EXTRAIT ▸
Les dernières conclusions SOLI sont alarmantes : dans la plupart des pays, les données foncières essentielles sont manquantes ou non publiées, ce qui crée un terrain propice à la corruption. Si l'on compare ces résultats avec l'indice de perception de la corruption de Transparency International, près de 70 % des 42 pays étudiés se trouvent dans une zone à haut risque, caractérisée à la fois par une corruption perçue comme élevée et une faible transparence des données foncières. Cet écart n'est pas seulement technique : il s'agit d'un échec fondamental de la gouvernance qui favorise la corruption à grande échelle et empêche de demander des comptes aux détenteurs du pouvoir.
Conseil d'action : utilisez les données SOLI pour pousser les gouvernements vers une transparence totale. Commencez par poser les questions suivantes :
« Où se trouvent nos registres fonciers ? Pourquoi ne sont-ils pas publics ? »

CONSIGNE ▸
Recopiez mot pour mot le passage de l'extrait sur la transparence foncière, en commençant par « Les dernières conclusions » et en continuant jusqu'à « détenteurs du pouvoir. ».

DONNÉES ▸

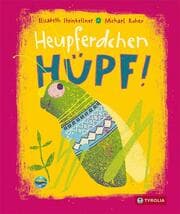 Cover von Heupferdchen, hüpf!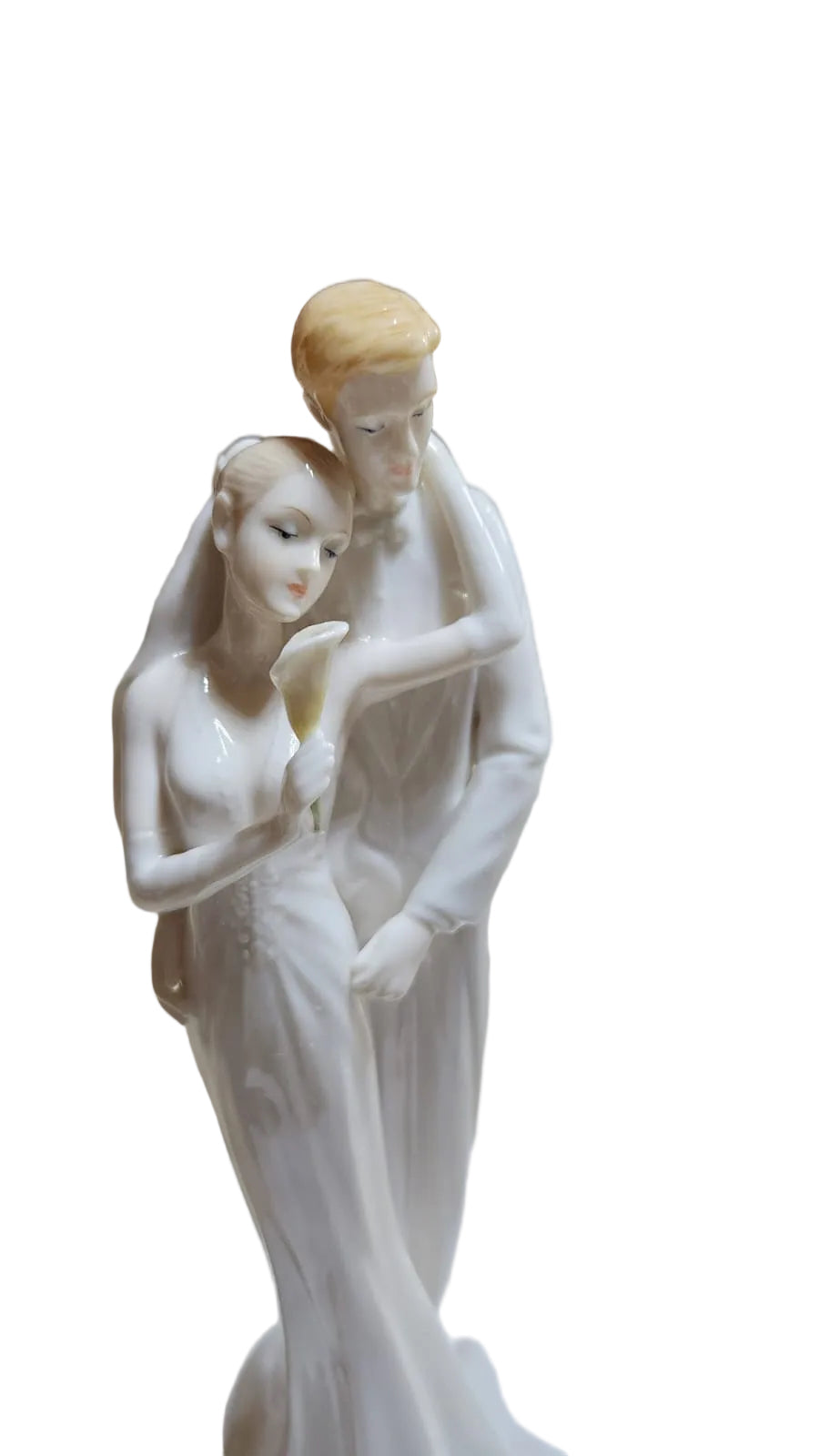 Unicorn Studio, find porcelain wedding couple sculpture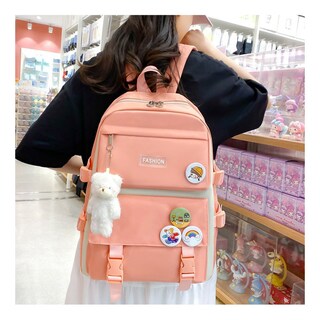 Foto 3 | Foto 3 | Mochila Fashion Campus High School 4 Unidades - Venta Internacional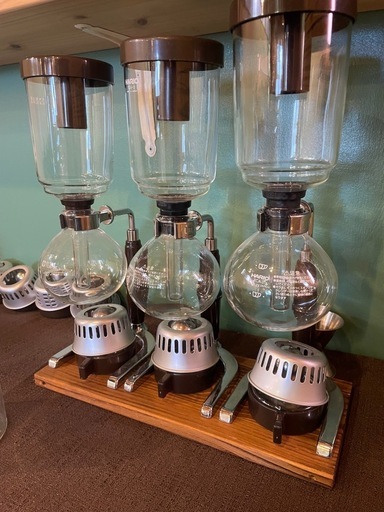 ハリオ　コーヒー　サイフォン　
TCA-3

CORRIGÉ ▸
Les dernières conclusions SOLI sont alarmantes : dans la plupart des pays, les données foncières essentielles sont manquantes ou non publiées, ce qui crée un terrain propice à la corruption. Si l'on compare ces résultats avec l'indice de perception de la corruption de Transparency International, près de 70 % des 42 pays étudiés se trouvent dans une zone à haut risque, caractérisée à la fois par une corruption perçue comme élevée et une faible transparence des données foncières. Cet écart n'est pas seulement technique : il s'agit d'un échec fondamental de la gouvernance qui favorise la corruption à grande échelle et empêche de demander des comptes aux détenteurs du pouvoir.